Chroniques

par cecil ameil

récital Roberto Giordano
œuvres de Balakirev, Borodine et Brahms

Auditorium Pierre Lacroix, Bruxelles
- 17 février 2004
le compositeur Alexandre Borodine (1833-1887) peint par Ilia Répine
© dr | borodine par ilia répine

Le pianiste Roberto Giordano s'est fait récemment remarquer en Belgique par une quatrième place au Concours Reine Élisabeth (l’an dernier). Les critiques avaient alors retenu le son rond et chantant de son jeu, servi par une technique minutieuse et sans faille. À moins de vingt-trois ans, ce produit de l'école d'Imola (Italie) s'est déjà produit sans de nombreuses salles à travers l'Europe et va bientôt poursuivre sa carrière en Chine et en Amérique latine.
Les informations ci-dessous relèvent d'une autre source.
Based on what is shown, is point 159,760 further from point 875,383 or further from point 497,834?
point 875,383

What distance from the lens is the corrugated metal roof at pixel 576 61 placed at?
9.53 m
Le programme de ce récital organisé par l'Université catholique de Louvain (UCL) à Bruxelles, dans le grand Auditorium Pierre Lacroix habité par un demi-queue Fazioli, comprend les Ballades Op.10 de Brahms, trois pièces de Borodine et deux pages de Balakirev, auxquelles l’Italien ajoutera en bis une mélodie de Schubert adaptée par Liszt. Dans l'interview réalisée par l'organisatrice du concert, publiée dans la brochure de salle, Giordano donne certains points de vue intéressants sur la préparation des concours, l'importance d'enregistrer en public et la distinction entre pianiste (technique) et musicien (interprétation).

Dans cette même interview, Giordano insiste sur l'intérêt qu'il porte aux Ballades de Brahms dont il est tombé amoureux. De fait, la première est interprétée avec une belle présence, riche en harmoniques (en particulier dans le médium) et à un rythme allant ; le son est à la fois chantant et plein. On n'avait pas gardé le souvenir d'une telle rondeur en assistant à un concert sur le même piano, il y a un an. Pourtant, dès la Ballade en ré majeur Op.10 n°2, séquencée en cinq mouvements, le pianiste se met à enjoliver le son et fait ressortir des couleurs et des contrastes inhabituels dans ce type de morceaux, jouant également sur les rythmes avec soudaineté (ralentissements intempestifs). En ressort une impression de curieux manque de continuité dans l'intention. La troisième et, surtout, la quatrième Ballade confirment cette écoute : en dépit de belles attaques et d'un son soigné, Roberto Giordano brode à ce point qu’il friser le maniérisme là où le compositeur ne lui en demanderait sans doute pas tant. La dernière Ballade, qui se déploie obstinément sur un même thème, s'étire en longueur sans tension dramatique.

C'est un peu dans le même état d'esprit que l’artiste aborde Borodine. Au monastère – ouverture de la Petite suite de 1870 – est conduit avec légèreté et lenteur d'abord, puis avec un certain panache avant une conclusion plus suggestive. C'est joli, mais peu prenant. Sérénade (sixième mouvement du même opus) manque d'entrain. Ce n'est qu'avec le Scherzo de 1885 que le pianiste donne à nouveau le meilleur de lui, dans un jeu fort expressif et plein d'allant, presque ludique, et surtout sans lenteurs ni joliesses excessives.

Dans Balakirev, on retrouve la même contradiction. Le début de L’Alouette, paraphrase sur une mélodie de Glinka est entamé par un jeu très léger, mené à la surface du clavier – c'est chantant mais comme inhabité. Puis vient un bel enchaînement ou le musicien fait preuve d'une grande décontraction pour mieux délivrer une puissance de jeu inattendue, avant de céder à un nouveau contraste fort par un retour à la légèreté de l'introduction. Il en est de même avec Islamey, la célèbre Fantaisie orientale Op.18, où apparaît un enchaînement de sons bienvenu dans certaines parties, mais aussi de nouvelles finasseries et même un excès de pédale (sur la fin).

Le bis (Schubert-Liszt) est joué avec le même souci de faire sonner le piano de manière aussi chantante que possible, parfois au détriment de l’expressivité. Affaire de goût, sans doute… Si ce pianiste possède une technique sûre et une sonorité remarquable, l’interprétation laisse sceptique.